How TSK works

Each section is labeled Live (capability complete), Partial (capability works end-to-end with named limitations enumerated below), or Deferred (capability on roadmap, not yet implemented). Five of the six sections below are Partial — read the limitations to understand exactly which surfaces are scoped today.

A methodology document for sustainability practitioners. Each section explains what TSK does today, names the source-of-truth code path, and calls out honest limits.

What TSK produces

TSK turns a supplier's uploaded evidence into structured truth once, then renders it two ways. The extraction, confidence, factor, scope, verification, and chain-of-custody methods described below apply to both modes — they describe how a value becomes trustworthy, regardless of where it is surfaced.

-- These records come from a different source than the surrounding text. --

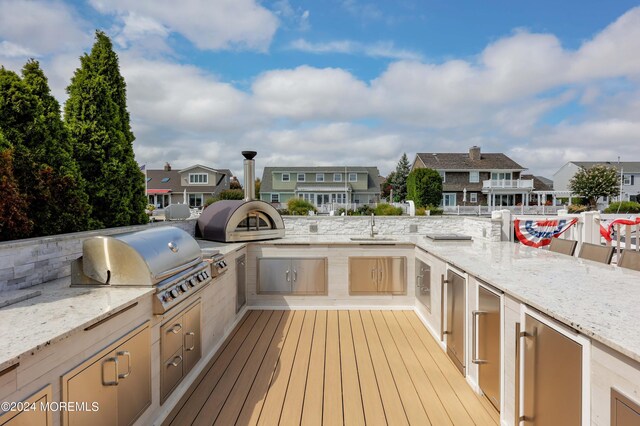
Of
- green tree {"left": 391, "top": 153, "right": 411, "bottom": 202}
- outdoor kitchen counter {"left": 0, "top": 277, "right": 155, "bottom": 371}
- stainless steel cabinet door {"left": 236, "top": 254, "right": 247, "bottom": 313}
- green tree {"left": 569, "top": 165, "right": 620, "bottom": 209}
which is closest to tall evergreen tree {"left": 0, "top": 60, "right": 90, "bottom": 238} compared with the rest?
outdoor kitchen counter {"left": 0, "top": 277, "right": 155, "bottom": 371}

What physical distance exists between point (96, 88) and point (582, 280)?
17.5 ft

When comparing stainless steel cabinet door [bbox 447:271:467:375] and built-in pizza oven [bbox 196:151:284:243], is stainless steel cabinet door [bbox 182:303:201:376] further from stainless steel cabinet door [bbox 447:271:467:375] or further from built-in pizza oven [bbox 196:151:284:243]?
stainless steel cabinet door [bbox 447:271:467:375]

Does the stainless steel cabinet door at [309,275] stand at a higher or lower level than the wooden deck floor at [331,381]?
higher

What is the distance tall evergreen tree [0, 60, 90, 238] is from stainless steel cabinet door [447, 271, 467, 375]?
3.86 m

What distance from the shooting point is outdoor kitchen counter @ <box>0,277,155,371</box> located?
133 cm

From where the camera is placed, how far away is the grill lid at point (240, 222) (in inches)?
198

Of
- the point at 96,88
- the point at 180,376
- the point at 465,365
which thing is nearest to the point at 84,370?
the point at 180,376

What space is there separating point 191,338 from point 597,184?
33.6 m

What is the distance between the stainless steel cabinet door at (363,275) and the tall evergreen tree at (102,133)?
10.7 feet

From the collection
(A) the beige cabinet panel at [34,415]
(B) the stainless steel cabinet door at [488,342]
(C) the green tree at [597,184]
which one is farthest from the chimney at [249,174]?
(C) the green tree at [597,184]

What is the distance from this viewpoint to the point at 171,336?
258 cm

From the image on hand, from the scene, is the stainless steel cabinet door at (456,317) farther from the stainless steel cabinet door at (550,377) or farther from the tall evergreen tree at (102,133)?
the tall evergreen tree at (102,133)

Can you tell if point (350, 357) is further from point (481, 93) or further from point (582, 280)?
point (481, 93)

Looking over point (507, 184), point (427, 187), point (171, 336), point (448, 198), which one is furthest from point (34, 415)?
point (507, 184)
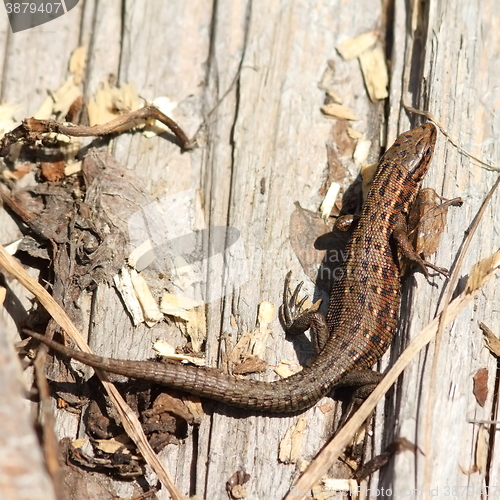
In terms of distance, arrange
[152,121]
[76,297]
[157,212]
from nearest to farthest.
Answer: [76,297]
[157,212]
[152,121]

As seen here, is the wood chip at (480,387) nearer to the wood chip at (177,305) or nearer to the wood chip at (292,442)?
the wood chip at (292,442)

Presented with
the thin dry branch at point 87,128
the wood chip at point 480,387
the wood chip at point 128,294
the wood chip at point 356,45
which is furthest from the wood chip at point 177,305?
the wood chip at point 356,45

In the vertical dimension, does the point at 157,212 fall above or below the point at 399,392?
above

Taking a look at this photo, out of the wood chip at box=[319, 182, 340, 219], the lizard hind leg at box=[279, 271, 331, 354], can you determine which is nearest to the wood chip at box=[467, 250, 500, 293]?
the lizard hind leg at box=[279, 271, 331, 354]

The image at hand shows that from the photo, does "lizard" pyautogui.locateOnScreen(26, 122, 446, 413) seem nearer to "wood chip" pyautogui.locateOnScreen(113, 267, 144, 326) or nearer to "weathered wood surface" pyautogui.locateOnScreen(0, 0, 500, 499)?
"weathered wood surface" pyautogui.locateOnScreen(0, 0, 500, 499)

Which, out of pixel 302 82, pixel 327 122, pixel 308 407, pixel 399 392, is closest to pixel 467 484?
pixel 399 392

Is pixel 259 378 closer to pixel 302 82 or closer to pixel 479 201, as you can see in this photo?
pixel 479 201
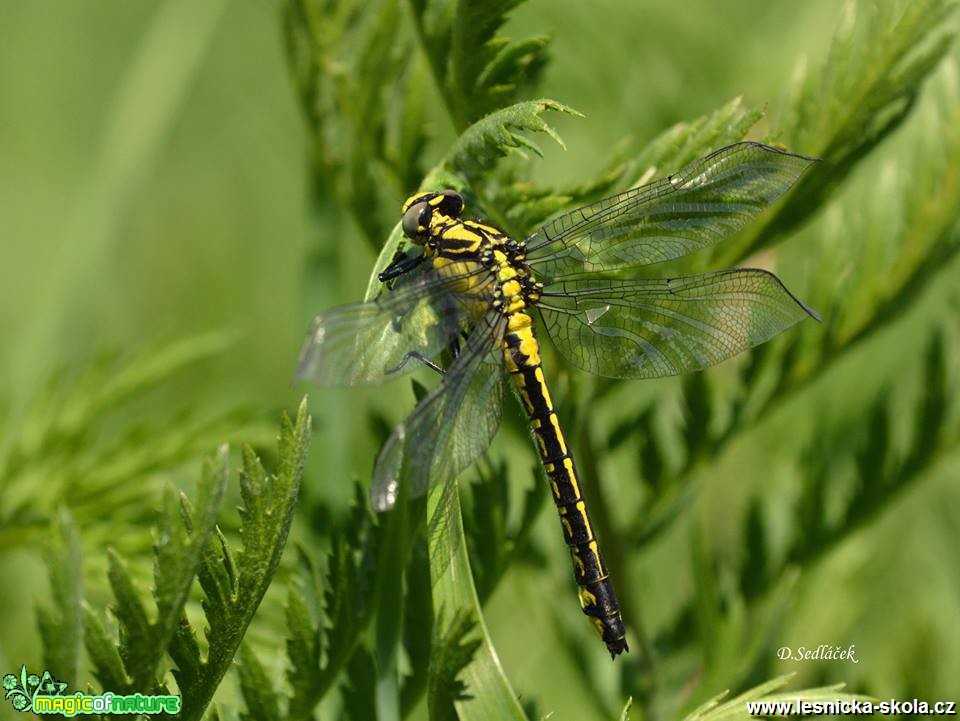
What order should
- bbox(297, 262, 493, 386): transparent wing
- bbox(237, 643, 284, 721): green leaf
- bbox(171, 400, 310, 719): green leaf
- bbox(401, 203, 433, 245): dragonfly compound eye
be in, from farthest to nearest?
bbox(401, 203, 433, 245): dragonfly compound eye < bbox(297, 262, 493, 386): transparent wing < bbox(237, 643, 284, 721): green leaf < bbox(171, 400, 310, 719): green leaf

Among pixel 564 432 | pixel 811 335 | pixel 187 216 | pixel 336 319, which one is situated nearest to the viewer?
pixel 336 319

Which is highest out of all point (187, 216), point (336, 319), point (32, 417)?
point (187, 216)

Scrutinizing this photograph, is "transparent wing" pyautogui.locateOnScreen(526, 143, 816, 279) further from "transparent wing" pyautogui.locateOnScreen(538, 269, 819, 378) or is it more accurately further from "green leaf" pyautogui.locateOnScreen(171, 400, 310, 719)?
"green leaf" pyautogui.locateOnScreen(171, 400, 310, 719)

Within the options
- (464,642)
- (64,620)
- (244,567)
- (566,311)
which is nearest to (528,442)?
(566,311)

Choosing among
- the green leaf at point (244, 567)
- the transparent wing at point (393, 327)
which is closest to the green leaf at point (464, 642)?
the green leaf at point (244, 567)

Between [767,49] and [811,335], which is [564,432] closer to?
[811,335]

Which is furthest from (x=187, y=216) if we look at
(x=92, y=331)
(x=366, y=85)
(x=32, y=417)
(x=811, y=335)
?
(x=811, y=335)

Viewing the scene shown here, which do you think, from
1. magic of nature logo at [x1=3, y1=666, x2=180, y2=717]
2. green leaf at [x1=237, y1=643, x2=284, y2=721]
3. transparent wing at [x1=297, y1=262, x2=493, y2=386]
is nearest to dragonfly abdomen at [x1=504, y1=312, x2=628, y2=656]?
transparent wing at [x1=297, y1=262, x2=493, y2=386]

Mode 1 — Questionnaire help(the launch focus)

Helps a supplier answer every question in a sustainability questionnaire (CDP, EcoVadis, GRI Universal, or a buyer's custom ask). Each answer is either auto-extracted from uploaded evidence with page-level provenance, or surfaced for the supplier to confirm, edit, or self-declare — with full edit history and an attribution tag showing where the answer came from.

Mode 2 — Automated framework export(partial coverage)

Renders the confirmed evidence into structured disclosure files for a defined subset of standards: CDP Climate XML (3 of 13 modules, ~23%), GRI 300-series CSV (6 of 31 disclosures, ~19%), and a PACT JSON envelope (organisation-level summary, not a product-level PCF). Honest and present, but not the launch story — the roadmap states exactly what each export does and does not cover.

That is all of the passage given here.